**DATA SUPPLIED**.
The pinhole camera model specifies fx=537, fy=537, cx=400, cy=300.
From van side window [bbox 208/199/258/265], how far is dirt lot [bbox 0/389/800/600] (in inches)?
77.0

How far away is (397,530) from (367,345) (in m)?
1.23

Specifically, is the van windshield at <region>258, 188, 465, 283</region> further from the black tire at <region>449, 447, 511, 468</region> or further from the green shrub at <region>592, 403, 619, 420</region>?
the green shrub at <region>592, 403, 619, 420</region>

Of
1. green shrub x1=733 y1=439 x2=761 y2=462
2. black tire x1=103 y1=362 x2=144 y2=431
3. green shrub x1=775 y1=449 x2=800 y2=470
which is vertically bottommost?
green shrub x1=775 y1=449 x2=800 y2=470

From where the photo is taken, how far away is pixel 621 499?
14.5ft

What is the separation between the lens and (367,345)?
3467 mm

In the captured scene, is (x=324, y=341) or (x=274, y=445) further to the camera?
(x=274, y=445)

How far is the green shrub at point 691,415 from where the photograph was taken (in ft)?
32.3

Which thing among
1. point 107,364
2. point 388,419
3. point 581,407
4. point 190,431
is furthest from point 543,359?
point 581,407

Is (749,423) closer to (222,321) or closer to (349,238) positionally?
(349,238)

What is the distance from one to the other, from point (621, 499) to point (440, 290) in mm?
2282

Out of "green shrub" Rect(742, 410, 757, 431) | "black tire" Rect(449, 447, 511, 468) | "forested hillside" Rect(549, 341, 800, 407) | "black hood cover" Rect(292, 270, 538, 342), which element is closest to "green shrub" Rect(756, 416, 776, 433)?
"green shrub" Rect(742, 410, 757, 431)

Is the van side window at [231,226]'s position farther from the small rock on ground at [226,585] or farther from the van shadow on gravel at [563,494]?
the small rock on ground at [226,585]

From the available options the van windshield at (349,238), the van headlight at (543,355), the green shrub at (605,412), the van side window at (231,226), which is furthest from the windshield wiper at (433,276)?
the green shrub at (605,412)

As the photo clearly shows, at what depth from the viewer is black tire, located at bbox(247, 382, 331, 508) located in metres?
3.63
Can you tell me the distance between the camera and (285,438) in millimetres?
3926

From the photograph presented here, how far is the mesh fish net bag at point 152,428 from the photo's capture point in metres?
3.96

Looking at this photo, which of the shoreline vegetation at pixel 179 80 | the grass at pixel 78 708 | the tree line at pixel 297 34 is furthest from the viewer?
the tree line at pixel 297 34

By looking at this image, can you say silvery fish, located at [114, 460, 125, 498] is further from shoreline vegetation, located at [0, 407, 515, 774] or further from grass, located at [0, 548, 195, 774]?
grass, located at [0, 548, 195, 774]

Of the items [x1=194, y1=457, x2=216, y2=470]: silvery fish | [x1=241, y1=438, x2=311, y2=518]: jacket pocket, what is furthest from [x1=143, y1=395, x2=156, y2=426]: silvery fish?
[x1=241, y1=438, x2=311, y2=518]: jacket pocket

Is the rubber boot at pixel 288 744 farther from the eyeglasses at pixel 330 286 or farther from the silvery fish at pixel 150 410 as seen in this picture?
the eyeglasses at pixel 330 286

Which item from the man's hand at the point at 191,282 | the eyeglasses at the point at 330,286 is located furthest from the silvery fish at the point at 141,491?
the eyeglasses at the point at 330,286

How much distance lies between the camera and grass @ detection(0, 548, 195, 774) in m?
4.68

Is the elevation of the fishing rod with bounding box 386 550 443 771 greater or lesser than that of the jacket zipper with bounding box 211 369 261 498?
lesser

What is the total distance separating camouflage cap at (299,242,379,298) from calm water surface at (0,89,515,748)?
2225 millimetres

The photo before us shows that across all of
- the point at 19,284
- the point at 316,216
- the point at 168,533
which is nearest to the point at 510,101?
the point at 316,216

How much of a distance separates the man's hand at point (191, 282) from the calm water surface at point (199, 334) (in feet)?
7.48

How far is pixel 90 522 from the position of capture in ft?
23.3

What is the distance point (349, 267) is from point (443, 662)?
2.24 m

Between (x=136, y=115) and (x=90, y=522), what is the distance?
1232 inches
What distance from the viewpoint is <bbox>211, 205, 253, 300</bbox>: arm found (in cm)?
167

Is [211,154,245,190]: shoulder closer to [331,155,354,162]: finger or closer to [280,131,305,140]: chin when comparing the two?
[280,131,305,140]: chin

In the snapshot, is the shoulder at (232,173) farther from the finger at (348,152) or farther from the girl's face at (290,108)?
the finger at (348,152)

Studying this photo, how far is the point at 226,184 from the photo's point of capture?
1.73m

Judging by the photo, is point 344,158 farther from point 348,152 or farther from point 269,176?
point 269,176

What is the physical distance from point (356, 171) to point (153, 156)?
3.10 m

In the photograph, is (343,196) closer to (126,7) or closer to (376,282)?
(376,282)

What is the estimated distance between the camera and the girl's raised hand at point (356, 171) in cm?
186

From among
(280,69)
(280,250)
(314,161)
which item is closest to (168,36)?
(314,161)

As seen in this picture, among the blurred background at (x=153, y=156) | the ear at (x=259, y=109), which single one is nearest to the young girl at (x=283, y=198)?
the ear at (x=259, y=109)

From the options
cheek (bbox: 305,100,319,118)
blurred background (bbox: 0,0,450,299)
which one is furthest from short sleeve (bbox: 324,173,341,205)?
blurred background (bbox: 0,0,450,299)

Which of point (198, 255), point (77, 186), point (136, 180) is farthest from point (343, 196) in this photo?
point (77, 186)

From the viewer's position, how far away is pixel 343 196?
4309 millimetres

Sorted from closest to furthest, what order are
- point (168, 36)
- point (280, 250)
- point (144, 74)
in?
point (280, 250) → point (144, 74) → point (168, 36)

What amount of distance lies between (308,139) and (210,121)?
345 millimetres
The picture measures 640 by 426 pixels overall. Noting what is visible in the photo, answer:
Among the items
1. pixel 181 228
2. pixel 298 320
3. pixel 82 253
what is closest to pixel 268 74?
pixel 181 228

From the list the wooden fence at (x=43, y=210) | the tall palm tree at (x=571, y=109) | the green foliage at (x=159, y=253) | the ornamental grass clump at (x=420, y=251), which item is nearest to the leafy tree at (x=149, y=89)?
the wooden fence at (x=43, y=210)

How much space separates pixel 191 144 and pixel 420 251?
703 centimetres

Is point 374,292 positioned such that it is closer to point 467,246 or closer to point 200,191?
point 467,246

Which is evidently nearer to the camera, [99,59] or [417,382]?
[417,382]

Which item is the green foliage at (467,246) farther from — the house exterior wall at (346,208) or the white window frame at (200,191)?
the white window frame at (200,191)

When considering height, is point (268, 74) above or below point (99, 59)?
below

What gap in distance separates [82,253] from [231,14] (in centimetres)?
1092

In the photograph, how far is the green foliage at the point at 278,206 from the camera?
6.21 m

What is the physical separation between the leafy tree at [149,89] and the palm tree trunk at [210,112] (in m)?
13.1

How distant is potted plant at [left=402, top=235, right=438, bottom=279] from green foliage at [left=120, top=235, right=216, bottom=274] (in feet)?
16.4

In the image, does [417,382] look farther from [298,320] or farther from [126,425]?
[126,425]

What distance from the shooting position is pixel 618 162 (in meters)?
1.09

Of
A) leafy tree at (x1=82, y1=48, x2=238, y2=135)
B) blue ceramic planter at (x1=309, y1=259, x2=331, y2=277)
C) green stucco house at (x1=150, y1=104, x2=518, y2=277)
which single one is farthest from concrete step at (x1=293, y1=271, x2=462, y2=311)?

**EXERCISE TASK**. Reproduce exactly, with nothing added, the lines from the one that contains "The picture measures" to the end of the data.

**RESULT**.
The picture measures 640 by 426 pixels overall. Noting what is visible in the photo, answer:
Among the items
1. pixel 181 228
2. pixel 298 320
3. pixel 82 253
what is closest to pixel 268 74?
pixel 181 228

From the list the wooden fence at (x=43, y=210) | the tall palm tree at (x=571, y=109) | the green foliage at (x=159, y=253) | the ornamental grass clump at (x=420, y=251), which item is nearest to the leafy tree at (x=149, y=89)?
the wooden fence at (x=43, y=210)

How much space separates pixel 191 144 and pixel 420 251?
703 centimetres

Is point 374,292 positioned such that it is closer to point 467,246 or closer to point 200,191?
point 467,246

Which is evidently nearer to the camera, [99,59] or [417,382]?
[417,382]

Which item is the green foliage at (467,246) farther from — the house exterior wall at (346,208) or the white window frame at (200,191)?
the white window frame at (200,191)

When considering height, is point (268, 74) above or below point (99, 59)?
below

What gap in distance separates [82,253] from [231,14] (in centimetres)?
1092

In the photograph, how far is the green foliage at the point at 278,206 from the camera?
6.21 m

What is the physical separation between the leafy tree at [149,89] and the palm tree trunk at [210,112] (in m)?
13.1

How distant is potted plant at [left=402, top=235, right=438, bottom=279] from green foliage at [left=120, top=235, right=216, bottom=274] (in feet)?
16.4

In the image, does [417,382] look farther from [298,320] or farther from [126,425]?
[126,425]

What distance from the shooting position is pixel 618 162 (in meters)?
1.09

Of
A) leafy tree at (x1=82, y1=48, x2=238, y2=135)
B) blue ceramic planter at (x1=309, y1=259, x2=331, y2=277)
C) green stucco house at (x1=150, y1=104, x2=518, y2=277)
which single one is farthest from concrete step at (x1=293, y1=271, x2=462, y2=311)?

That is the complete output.